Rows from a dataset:
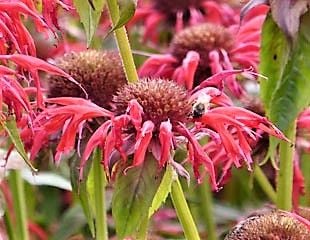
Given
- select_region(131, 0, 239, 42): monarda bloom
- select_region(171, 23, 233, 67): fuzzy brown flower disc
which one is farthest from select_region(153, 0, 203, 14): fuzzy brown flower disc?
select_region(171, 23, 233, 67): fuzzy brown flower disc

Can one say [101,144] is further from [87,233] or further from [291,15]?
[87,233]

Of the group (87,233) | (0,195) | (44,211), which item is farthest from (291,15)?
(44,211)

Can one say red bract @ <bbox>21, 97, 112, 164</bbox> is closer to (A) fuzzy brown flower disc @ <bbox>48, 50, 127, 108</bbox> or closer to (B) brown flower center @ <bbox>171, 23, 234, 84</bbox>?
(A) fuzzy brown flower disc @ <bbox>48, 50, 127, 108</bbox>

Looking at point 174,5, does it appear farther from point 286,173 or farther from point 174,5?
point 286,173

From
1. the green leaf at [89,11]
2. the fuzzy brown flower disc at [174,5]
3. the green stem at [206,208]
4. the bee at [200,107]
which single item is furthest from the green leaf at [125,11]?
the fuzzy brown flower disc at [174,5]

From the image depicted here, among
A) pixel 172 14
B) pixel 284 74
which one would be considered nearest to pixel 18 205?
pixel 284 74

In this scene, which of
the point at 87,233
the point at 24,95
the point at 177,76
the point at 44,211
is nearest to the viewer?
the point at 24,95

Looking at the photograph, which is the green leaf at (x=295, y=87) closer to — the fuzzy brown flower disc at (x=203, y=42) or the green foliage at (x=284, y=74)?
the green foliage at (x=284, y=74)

...

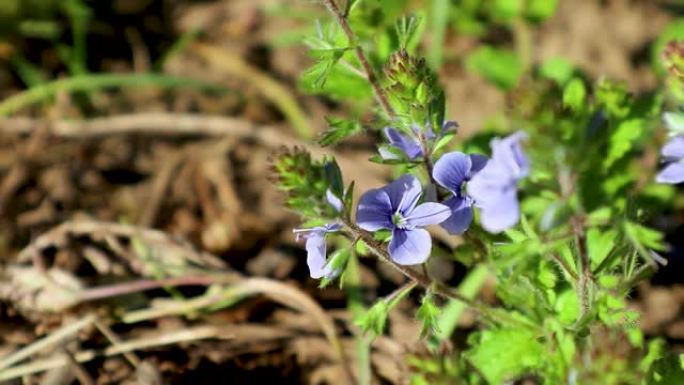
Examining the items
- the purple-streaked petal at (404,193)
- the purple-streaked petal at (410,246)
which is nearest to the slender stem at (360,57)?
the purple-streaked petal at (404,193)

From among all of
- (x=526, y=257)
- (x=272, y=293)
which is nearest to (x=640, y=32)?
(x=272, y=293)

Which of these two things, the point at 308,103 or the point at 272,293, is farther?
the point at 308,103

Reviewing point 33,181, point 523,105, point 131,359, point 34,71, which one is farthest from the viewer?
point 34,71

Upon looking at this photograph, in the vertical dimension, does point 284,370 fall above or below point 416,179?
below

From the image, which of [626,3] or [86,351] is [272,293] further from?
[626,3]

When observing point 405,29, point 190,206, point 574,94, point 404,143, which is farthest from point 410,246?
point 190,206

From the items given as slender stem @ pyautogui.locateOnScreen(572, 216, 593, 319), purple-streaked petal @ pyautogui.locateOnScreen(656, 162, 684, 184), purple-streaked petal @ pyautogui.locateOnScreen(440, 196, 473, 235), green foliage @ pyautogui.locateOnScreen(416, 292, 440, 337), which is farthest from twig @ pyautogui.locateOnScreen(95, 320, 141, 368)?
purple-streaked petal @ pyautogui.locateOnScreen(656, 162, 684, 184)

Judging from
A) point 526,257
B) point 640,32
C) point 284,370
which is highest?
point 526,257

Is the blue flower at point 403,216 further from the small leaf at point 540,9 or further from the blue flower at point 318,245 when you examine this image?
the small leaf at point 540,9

--

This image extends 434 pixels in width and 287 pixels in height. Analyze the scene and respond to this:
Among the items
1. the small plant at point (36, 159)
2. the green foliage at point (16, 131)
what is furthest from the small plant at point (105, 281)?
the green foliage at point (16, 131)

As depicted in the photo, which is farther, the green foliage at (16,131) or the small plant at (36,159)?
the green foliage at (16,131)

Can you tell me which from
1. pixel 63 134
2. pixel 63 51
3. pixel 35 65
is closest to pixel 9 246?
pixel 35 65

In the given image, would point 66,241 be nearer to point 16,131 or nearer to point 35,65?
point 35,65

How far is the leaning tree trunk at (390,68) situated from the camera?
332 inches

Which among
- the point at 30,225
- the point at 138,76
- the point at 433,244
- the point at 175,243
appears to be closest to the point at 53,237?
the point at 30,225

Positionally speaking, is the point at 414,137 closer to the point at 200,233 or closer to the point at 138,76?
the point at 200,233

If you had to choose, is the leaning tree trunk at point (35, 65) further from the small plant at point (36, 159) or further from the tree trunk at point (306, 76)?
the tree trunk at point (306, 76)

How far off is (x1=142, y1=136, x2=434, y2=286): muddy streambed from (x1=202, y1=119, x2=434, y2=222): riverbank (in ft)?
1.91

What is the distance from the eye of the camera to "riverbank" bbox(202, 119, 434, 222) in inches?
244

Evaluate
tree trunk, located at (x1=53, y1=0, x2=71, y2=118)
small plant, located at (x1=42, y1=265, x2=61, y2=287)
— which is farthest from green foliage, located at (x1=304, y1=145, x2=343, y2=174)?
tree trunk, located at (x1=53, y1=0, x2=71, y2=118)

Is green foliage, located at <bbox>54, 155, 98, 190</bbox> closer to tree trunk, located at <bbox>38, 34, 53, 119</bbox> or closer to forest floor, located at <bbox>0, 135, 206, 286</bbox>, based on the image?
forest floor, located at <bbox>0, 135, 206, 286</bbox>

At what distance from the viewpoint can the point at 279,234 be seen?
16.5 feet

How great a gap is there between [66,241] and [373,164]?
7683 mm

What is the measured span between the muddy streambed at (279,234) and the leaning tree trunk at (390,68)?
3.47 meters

— The exercise —
Which lines of the records above contain the word "foliage"? Identify each one, treating uppercase and lowercase as different.

— Correct output —
Looking at the photograph, which is the green leaf at (x=295, y=87) closer to — the fuzzy brown flower disc at (x=203, y=42) or the green foliage at (x=284, y=74)?
the green foliage at (x=284, y=74)
From the items given as slender stem @ pyautogui.locateOnScreen(572, 216, 593, 319), purple-streaked petal @ pyautogui.locateOnScreen(656, 162, 684, 184), purple-streaked petal @ pyautogui.locateOnScreen(440, 196, 473, 235), green foliage @ pyautogui.locateOnScreen(416, 292, 440, 337), which is farthest from twig @ pyautogui.locateOnScreen(95, 320, 141, 368)?
2. the green foliage at point (16, 131)
the green foliage at point (16, 131)
As depicted in the photo, which is farther, the green foliage at (16,131) or the small plant at (36,159)?
the green foliage at (16,131)
— which is farthest from green foliage, located at (x1=304, y1=145, x2=343, y2=174)?
Is green foliage, located at <bbox>54, 155, 98, 190</bbox> closer to tree trunk, located at <bbox>38, 34, 53, 119</bbox> or closer to forest floor, located at <bbox>0, 135, 206, 286</bbox>, based on the image?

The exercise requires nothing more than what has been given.